◆ Supplied passage
=-=-=

The Community Reinvestment Act (CRA) has been transformational to the community development industry over the last four decades. The law has encouraged successful public-private partnerships and elevated best practices in the delivery of critical community assets like affordable housing, community health centers, access to fresh food, and much more.
Despite the importance of CRA, the Office of the Comptroller of the Currency (OCC) and the Federal Deposit Insurance Corporation (FDIC) are pushing forward with a proposed rule that portends a significant decrease in private and government investment into U.S. communities. The proposed rule raised serious threats to community development and racial equity even before the ravages of COVID-19, which has only exposed even more dramatically the consequences of under-investing in essential community facilities and services.
LIIF submitted a comment letter to the OCC and FDIC opposing the proposed changes and urging the agencies to re-publish a proposed rule with another opportunity for public comments.

=-=-=

◆ Data for analysis
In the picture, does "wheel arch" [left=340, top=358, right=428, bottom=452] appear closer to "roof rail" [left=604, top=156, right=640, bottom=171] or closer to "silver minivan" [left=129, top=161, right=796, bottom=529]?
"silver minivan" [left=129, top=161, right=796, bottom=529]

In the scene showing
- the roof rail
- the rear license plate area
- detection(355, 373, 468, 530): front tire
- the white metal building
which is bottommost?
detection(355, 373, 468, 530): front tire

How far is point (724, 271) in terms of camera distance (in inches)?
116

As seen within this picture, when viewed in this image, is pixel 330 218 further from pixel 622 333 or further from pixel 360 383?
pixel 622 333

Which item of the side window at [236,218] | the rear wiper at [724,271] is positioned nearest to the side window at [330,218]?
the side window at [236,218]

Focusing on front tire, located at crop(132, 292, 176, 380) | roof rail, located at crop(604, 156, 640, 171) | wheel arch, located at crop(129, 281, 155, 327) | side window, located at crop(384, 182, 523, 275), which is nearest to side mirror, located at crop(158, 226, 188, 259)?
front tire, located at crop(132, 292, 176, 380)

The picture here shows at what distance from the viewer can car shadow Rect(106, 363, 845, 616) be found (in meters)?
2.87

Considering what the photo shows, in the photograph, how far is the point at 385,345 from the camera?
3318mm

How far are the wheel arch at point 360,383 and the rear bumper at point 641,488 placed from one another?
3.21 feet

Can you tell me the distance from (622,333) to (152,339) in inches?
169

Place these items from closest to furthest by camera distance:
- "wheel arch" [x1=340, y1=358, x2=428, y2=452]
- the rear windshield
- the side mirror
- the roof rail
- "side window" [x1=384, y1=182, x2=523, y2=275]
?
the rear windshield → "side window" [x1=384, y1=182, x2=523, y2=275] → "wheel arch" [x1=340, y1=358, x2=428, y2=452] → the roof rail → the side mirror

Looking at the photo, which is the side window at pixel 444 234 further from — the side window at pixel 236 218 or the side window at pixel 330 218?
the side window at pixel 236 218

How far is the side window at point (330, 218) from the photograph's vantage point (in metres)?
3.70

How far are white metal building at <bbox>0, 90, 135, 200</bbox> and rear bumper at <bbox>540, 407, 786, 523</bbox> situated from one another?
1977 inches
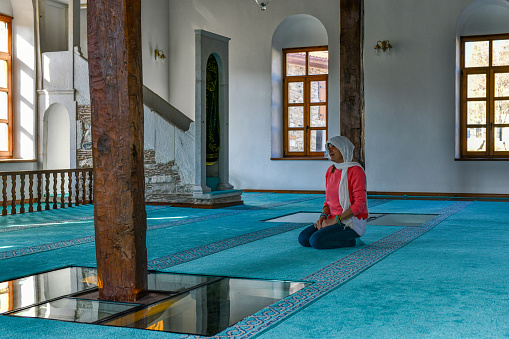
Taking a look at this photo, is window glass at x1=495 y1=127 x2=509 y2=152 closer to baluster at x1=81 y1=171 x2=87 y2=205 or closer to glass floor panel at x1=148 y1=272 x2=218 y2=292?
baluster at x1=81 y1=171 x2=87 y2=205

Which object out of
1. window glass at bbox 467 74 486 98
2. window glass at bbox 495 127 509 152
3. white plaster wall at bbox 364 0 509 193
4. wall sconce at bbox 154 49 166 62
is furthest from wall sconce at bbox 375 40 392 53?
wall sconce at bbox 154 49 166 62

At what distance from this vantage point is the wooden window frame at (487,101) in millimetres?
11750

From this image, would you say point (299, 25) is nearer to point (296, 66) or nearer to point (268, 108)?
point (296, 66)

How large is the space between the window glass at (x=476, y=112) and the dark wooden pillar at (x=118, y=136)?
965 cm

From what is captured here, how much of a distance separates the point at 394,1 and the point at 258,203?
15.7 feet

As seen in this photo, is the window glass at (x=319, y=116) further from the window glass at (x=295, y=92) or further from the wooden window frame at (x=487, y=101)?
the wooden window frame at (x=487, y=101)

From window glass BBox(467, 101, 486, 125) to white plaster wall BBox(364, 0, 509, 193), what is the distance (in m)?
0.46

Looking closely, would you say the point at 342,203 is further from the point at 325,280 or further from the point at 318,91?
the point at 318,91

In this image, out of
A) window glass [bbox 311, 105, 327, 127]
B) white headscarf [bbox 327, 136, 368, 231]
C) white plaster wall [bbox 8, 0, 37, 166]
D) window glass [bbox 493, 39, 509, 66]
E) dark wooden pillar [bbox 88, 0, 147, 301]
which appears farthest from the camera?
→ window glass [bbox 311, 105, 327, 127]

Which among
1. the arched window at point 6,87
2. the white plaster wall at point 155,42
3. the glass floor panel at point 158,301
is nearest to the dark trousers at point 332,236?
the glass floor panel at point 158,301

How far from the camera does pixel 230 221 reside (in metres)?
7.76

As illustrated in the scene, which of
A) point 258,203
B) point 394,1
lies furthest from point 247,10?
point 258,203

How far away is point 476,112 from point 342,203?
7.56m

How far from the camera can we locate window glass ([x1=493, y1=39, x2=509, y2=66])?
11.7m
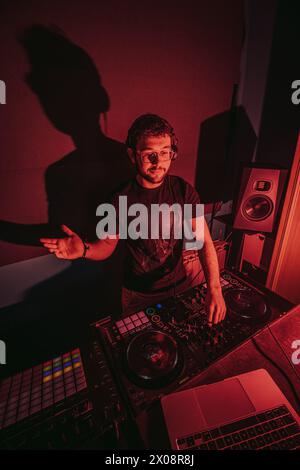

=-=-=

◆ What you will do
(1) Decide whether each statement agrees with the passage on the Community Reinvestment Act. Answer yes or no for each, and quote the words from the passage that decide it. (a) The CRA has shaped the community development industry for about four decades. (b) The Federal Reserve and the FDIC are pushing forward with the proposed rule. (c) LIIF's comment letter supported the proposed changes.
(2) Continue the passage on the Community Reinvestment Act, starting after its last sentence.

◆ Answers for this exercise
(1)
(a) Yes: "has been transformational to the community development industry over the last four decades"
(b) No: "the Office of the Comptroller of the Currency (OCC) and the Federal Deposit Insurance Corporation (FDIC) are pushing forward with a proposed rule"
(c) No: "opposing the proposed changes"

(2)
The OCC and FDIC have signaled their desire to increase investment levels in low- and moderate-income (LMI) communities through CRA, yet the proposed changes threaten to do the opposite.
- Banks would be eligible to receive CRA credit for activities that they may have already completed in the normal course of business.
- The agencies would provide full CRA credit for activities that do not have a primary benefit to LMI people and places.
- The agencies would remove any obligation for a bank to make community development equity investments, which includes critical programs like the New Markets Tax Credit (NMTC) and Low Income Housing Tax Credit.
- Banks would be able to receive a passing CRA rating even if they do not adequately serve a significant number of their communities.
These changes – in addition to many other threats articulated in LIIF’s comment letter – are a dangerous dilution of the law that threatens to reduce the overall amount of community development activity completed by CRA-motivated banks. It also dilutes the impact of the community development efforts that banks may continue to support.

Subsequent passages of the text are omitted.